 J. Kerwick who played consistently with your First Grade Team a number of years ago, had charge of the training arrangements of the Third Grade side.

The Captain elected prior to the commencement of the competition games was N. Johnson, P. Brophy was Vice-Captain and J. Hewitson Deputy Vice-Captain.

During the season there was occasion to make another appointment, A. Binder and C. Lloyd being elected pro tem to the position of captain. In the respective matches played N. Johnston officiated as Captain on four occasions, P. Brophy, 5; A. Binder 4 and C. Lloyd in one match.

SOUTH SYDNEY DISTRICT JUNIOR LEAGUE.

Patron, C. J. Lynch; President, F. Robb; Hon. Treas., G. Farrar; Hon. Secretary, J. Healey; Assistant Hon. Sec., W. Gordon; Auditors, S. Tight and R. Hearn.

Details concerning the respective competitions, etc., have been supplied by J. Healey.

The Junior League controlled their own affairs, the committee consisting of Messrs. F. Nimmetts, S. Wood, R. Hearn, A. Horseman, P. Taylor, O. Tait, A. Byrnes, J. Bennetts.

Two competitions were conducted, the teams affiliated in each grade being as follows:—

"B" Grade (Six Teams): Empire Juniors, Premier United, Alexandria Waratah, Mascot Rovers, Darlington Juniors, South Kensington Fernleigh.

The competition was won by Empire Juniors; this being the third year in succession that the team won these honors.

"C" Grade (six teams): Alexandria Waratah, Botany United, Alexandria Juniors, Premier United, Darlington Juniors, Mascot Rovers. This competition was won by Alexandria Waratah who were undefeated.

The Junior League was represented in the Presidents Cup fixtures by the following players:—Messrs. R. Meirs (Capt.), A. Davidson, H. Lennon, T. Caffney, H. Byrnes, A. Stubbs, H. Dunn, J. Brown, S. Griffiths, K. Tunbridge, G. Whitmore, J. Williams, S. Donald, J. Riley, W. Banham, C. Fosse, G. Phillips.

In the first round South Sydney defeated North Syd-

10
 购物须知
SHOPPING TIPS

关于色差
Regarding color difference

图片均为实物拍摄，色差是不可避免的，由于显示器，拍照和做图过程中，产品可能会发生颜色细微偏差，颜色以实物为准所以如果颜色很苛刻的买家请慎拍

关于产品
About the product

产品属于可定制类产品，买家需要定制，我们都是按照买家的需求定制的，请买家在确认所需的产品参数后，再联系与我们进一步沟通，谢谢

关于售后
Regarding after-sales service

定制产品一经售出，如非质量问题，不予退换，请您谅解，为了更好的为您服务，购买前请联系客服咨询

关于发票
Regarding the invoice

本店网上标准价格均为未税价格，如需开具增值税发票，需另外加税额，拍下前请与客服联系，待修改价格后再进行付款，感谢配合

### TASK DIRECTIONS
Among the lines of the preceding data, which ones hold the word "Healey"? List them.

### TASK OUTPUT
Patron, C. J. Lynch; President, F. Robb; Hon. Treas., G. Farrar; Hon. Secretary, J. Healey; Assistant Hon. Sec., W. Gordon; Auditors, S. Tight and R. Hearn.
Details concerning the respective competitions, etc., have been supplied by J. Healey.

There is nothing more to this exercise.